The House Contract With America calls for roughly $200 billion in tax cuts between now and 2002, the year the balanced-budget amendment was projected to be ratified by the states. Gingrich has vowed to put the budget on a ''glide path'' toward balance even without the amendment.

But that task -- cutting roughly $1.2 trillion over seven years -- will be harder without the constitutionally imposed discipline. The proposed tax cuts inflate that figure, and economists say the regulatory reforms passed in the House would add billions in government spending on cost-benefit analyses and property compensation.

House majority leader Richard Armey (R) of Texas says House Republicans will find spending cuts to pay for the tax cuts. Last week, the House passed a bill cutting $17 billion in previously appropriated funds.
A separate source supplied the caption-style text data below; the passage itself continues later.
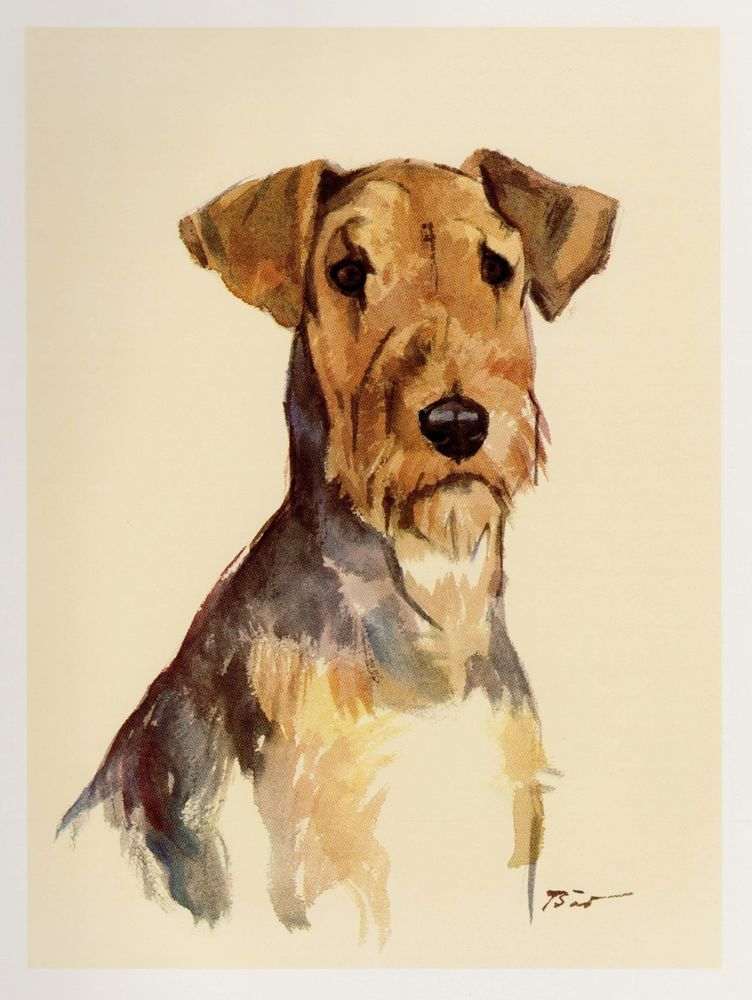 Vintage AIREDALE TERRIER Dog Print Gallery Wall Art Beautiful Art ...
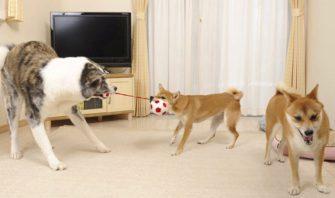 相性がいい犬種、悪い犬種は?日本犬同士の多頭飼いの作法をしゃぶりつくす!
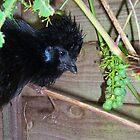 Black Silkie Bearded Bantam Hen by Dionne Meade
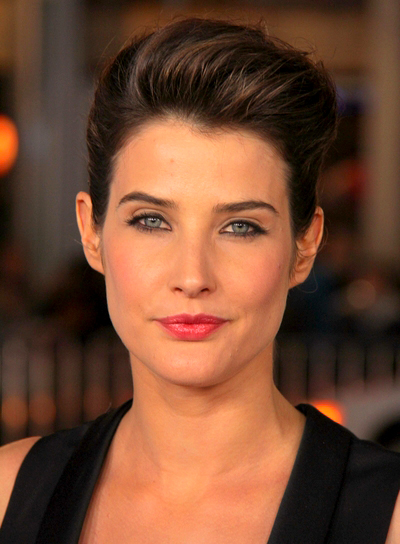 Cobie Smulders' Brunette, Edgy, Chic, Updo Hairstyle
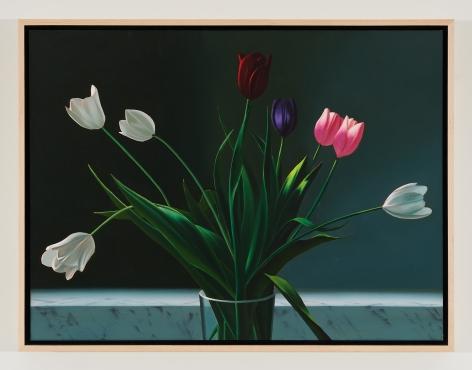 BruceCohen Tulips, 2020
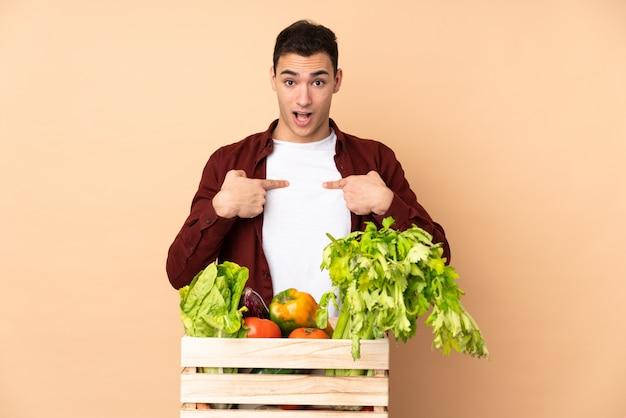 Agricultor com legumes recém colhidos em uma caixa isolada na parede bege com expressão facial de surpresa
Another $3 billion will come from cuts in nonmilitary defense spending.

But several key Senate Republicans, including Mr. Hatch and Sen. Robert Packwood (R) of Oregon, chairman of the Senate Finance Committee, don't want tax cuts beyond a reducton in capital gains. And several others, including Sens. Arlen Specter (R) of Pennsylvania, Sam Nunn (D) of Georgia, and Mr. Domenici have already proposed reforming the tax code instead of making tax cuts.

Presidential hopes

Factor into this divide between House and Senate Republicans the presidential aspirations of Mr. Dole, and Peter Navarro, an economist at the University of California at Irvine, sees a Shakespearean dilemma between the chambers.
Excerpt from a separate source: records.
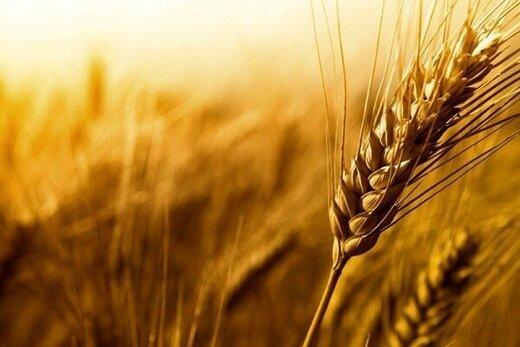 ۱۱ هزار تن گندم از کشاورزان بوشهری خریداری شد/ پیشبینی برداشت ۱۰۰ هزار تن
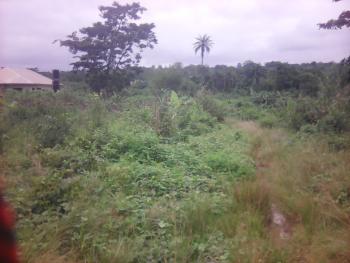 Genuine 1 Acre of Farm Land @kila,5min Away From Apata, Kila, Along Apata  Abeokuta Road, Apata, Ibadan, Oyo, Mixed-use Land for Sale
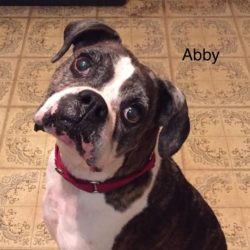 Abby – Adopted!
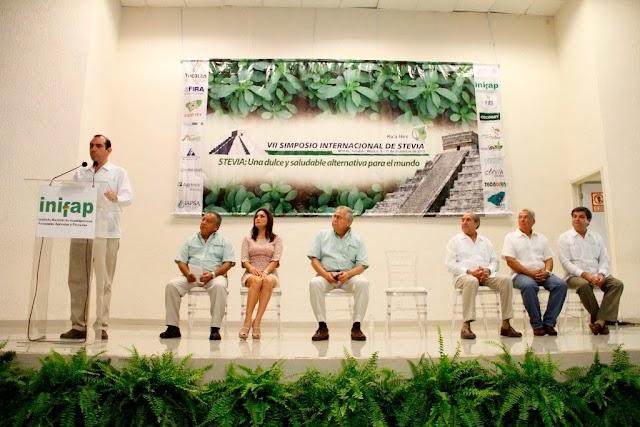 Se inaugura el VII Simposio Internacional de Stevia en Yucatán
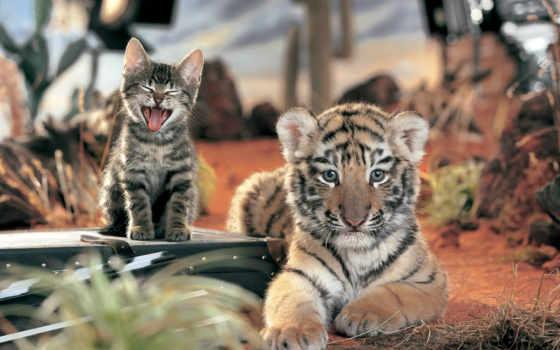кот, тигр, детёныш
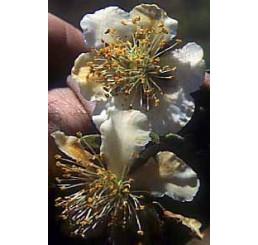 Actinidia chinensis ´Atlas´ / Opylovač kiwi, samčí r., C2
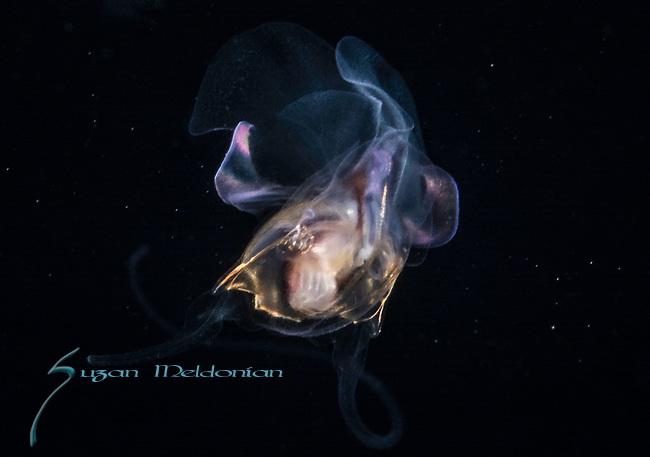 Pteropod, Cavolinia tridentata 11-16-17-4323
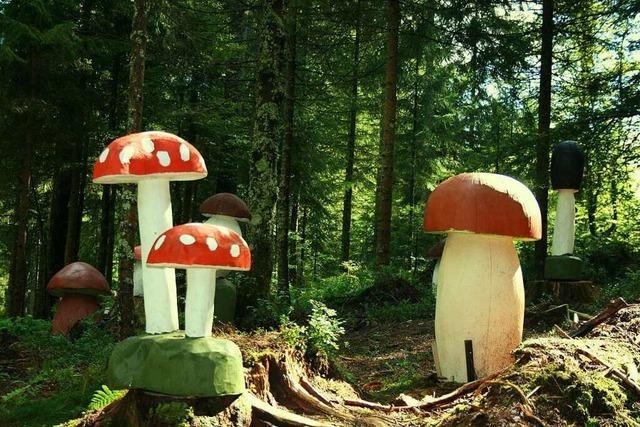 Der Zauberwaldpfad in Bernau ist wirklich bezaubernd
''Dole will wind up being Hamlet,'' he says, brooding over each isas to whether ''to be the presidential candidate or to be the guy in the Senate who does what's best for the American people.''

Dole will be forced to balance his leadership position, he says, against the special interests he needs to support his candidacy. Nowhere will this be as evident, Mr. Navarro says, as in the debate over legal reform. When the House sends over its bill limiting civil lawsuits known as torts, Dole will be vulnerable to trial lawyers exchanging their support for his opposition to the bill.